Après un long regard pensif, il lâcha mon poignet et appela le barman, Tyler. Il posa un billet de cinquante euros et lui sourit. « Pour nous deux. Gardez la monnaie. »
Le jeune homme lui adressa un grand sourire. « M-Merci beaucoup ! »
Une fois le barman parti, je me tournai vers lui. « J'aurais pu payer, vous savez. »
Il me regarda, comprenant que je réfléchissais à quelque chose. Je n'avais pas dit ça par simple réflexe. Ça ne me dérangeait pas vraiment quand les gens payaient à ma place. Mais je voulais entendre sa réponse. Le défi était toujours d'actualité.
Me fixant à nouveau avec sérieux, il dit : « La seule façon de vous prouver ce que vous voulez, c'est de me laisser vous emmener quelque part. Me le permettrez-vous ? » Il me tendit la main après être descendu de son tabouret.

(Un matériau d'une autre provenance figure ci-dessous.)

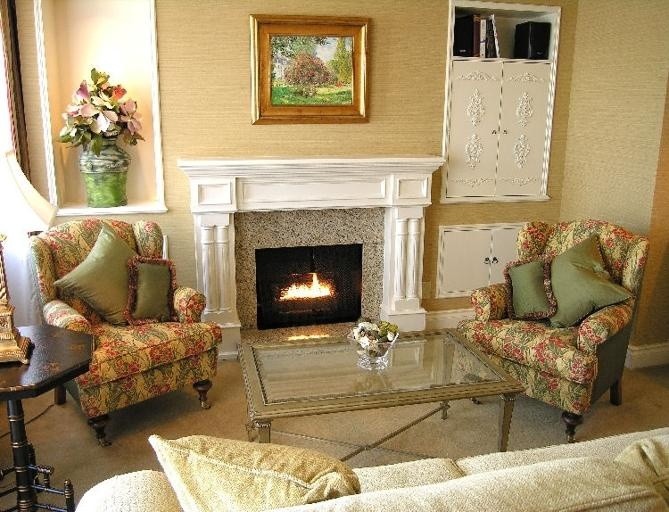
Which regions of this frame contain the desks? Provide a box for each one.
[1,324,97,511]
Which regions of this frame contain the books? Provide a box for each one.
[479,19,486,57]
[487,21,496,58]
[481,14,500,58]
[452,15,479,57]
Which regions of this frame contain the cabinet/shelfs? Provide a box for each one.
[439,0,562,206]
[434,222,528,298]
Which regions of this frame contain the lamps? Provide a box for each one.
[0,150,62,367]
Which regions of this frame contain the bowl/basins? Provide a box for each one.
[354,334,399,356]
[355,355,393,371]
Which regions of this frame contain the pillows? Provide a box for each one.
[50,222,142,326]
[123,254,180,326]
[502,251,558,323]
[145,430,362,512]
[548,232,637,330]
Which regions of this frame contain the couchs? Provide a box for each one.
[28,219,224,448]
[73,422,669,512]
[458,217,653,443]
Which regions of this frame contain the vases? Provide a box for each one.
[77,137,132,209]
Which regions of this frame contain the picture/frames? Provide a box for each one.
[247,12,373,127]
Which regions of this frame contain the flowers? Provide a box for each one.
[57,67,147,155]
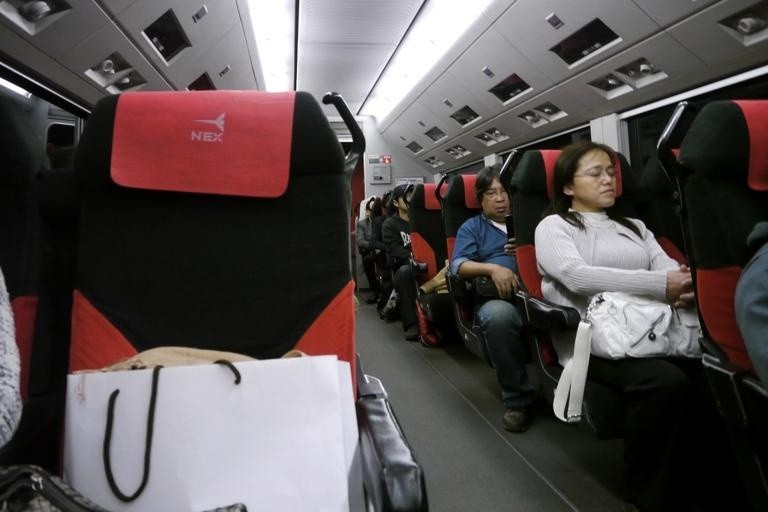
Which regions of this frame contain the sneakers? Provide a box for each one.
[404,322,420,341]
[501,403,535,433]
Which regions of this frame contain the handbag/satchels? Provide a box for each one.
[585,290,705,360]
[0,463,247,512]
[60,350,367,512]
[473,269,520,299]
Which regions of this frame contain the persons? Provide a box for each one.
[349,189,401,321]
[533,140,749,512]
[380,184,422,342]
[446,163,537,435]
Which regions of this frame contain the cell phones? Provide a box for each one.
[504,215,515,241]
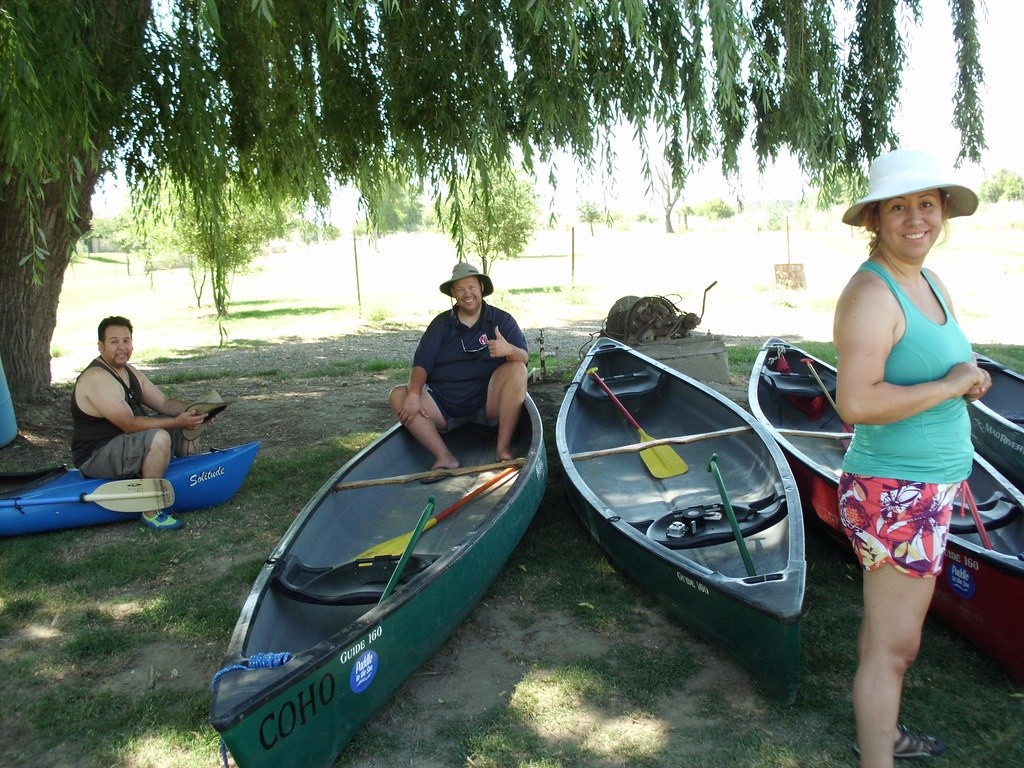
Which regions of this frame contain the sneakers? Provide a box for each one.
[141,510,184,531]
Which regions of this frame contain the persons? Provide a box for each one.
[833,149,991,768]
[387,263,529,484]
[71,316,208,530]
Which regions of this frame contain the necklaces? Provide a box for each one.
[99,355,133,394]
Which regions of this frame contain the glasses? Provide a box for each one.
[460,333,489,353]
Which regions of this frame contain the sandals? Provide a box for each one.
[853,723,947,760]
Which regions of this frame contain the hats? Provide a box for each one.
[180,389,228,442]
[439,263,494,299]
[842,146,979,227]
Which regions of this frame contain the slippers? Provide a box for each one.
[495,457,519,470]
[421,467,451,483]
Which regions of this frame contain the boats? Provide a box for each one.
[0,441,266,538]
[746,336,1024,686]
[553,336,808,707]
[209,389,551,768]
[965,349,1022,494]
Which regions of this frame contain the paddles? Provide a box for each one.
[960,474,995,553]
[348,460,522,567]
[0,475,178,513]
[585,364,691,480]
[798,356,856,450]
[376,493,448,604]
[707,451,758,577]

Tandis que j'alternais entre sa main et son visage, je réalisai que j'avais déjà pris ma décision. J'avais continué à lui parler malgré mes protestations.
Je n'étais plus aussi en colère ou triste qu'avant son arrivée. D'une manière ou d'une autre, cet homme à l'apparence si typique avait réussi à me faire me sentir mieux.

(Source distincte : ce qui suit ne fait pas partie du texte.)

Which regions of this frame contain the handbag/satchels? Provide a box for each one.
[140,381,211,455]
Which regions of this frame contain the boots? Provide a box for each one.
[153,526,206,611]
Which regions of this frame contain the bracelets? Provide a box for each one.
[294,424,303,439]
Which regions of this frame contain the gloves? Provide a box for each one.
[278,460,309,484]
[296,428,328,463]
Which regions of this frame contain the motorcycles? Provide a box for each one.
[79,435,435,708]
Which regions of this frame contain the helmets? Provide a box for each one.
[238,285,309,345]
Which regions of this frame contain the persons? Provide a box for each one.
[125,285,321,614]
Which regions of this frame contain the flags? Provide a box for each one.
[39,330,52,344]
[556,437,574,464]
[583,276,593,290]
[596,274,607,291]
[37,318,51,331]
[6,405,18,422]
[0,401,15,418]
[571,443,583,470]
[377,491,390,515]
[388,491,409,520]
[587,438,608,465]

J'étais une femme têtue, difficile à gérer. Je le savais et l'assumais ; c'était ma personnalité. Il fallait beaucoup pour dépasser ma méfiance et mes barrières, et peu y parvenaient.
J'étais complexe, surtout de mauvaise humeur. Personne n'avait jamais réussi à briser ma carapace dans cet état.

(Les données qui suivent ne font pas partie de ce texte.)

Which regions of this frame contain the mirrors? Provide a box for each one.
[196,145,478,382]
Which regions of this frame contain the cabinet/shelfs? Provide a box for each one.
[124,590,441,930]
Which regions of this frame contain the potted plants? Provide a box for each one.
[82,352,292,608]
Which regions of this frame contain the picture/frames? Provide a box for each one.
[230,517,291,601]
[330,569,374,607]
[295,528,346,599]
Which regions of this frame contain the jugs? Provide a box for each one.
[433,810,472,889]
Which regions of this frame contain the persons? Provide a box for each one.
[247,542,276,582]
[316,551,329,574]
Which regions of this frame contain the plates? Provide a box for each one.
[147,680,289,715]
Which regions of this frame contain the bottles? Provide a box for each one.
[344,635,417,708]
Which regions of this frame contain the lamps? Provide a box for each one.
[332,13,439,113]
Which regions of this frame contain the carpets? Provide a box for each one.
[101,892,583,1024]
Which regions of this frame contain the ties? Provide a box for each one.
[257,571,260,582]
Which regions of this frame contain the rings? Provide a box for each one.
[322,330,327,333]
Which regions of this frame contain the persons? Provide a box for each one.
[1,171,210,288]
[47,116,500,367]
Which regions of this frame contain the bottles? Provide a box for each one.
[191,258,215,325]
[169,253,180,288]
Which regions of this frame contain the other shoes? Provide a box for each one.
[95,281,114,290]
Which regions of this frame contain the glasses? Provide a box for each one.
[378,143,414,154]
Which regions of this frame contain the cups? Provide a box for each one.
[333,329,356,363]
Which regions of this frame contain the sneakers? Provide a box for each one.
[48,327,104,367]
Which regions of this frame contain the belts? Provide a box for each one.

Mon humeur de ce soir avait été pire que d'habitude. Et cet homme, quel qu'il soit, avait franchi cette barrière. Car quand je disais à quelqu'un que je ne voulais pas lui parler, je m'y tenais fermement d'ordinaire.
Mais quand il m'avait adressé la parole, j'avais répondu. Je ne l'avais pas ignoré comme j'en avais l'habitude.
Mes yeux croisèrent les siens tandis que je réfléchissais à tout cela. Je l'observai à nouveau. Il gardait une expression ouverte, accueillante et bienveillante, et malgré moi, j'y étais sensible.
Les hommes gardaient généralement leurs distances avec moi, prudents. Pas celui-ci. Était-ce du courage ou de la bêtise ? Je l'ignorais.
Sans plus le fusiller du regard, j'examinai à nouveau sa main tendue. Après cette soirée, je savais que j'avais besoin d'un changement.
C'est pour cela que je m'étais retrouvée dans ce bar au lieu de rentrer directement chez moi. Je savais que j'avais besoin d'être entourée, de n'importe qui, sinon je m'effondrerais. Et je n'étais pas le genre de femme à s'effondrer.
Personne ne m'avait jamais fait me sentir si mal que j'en pleure. Personne. Mais cette soirée avait failli changer la donne.
Ce soir, je m'étais sentie complètement humiliée. Toutes mes réussites, tout ce pour quoi j'avais travaillé semblait s'être évaporé quand cette femme m'avait confrontée à des vérités que je ne voulais pas entendre.
J'avais besoin d'un changement, d'un retour à la femme confiante que j'étais autrefois. Et cette main tendue par un homme qui avait réussi à percer ma triste humeur... Peut-être était-il l'élément déclencheur de ce changement.
Levant une dernière fois les yeux vers lui, avec détermination cette fois, je saisis sa main.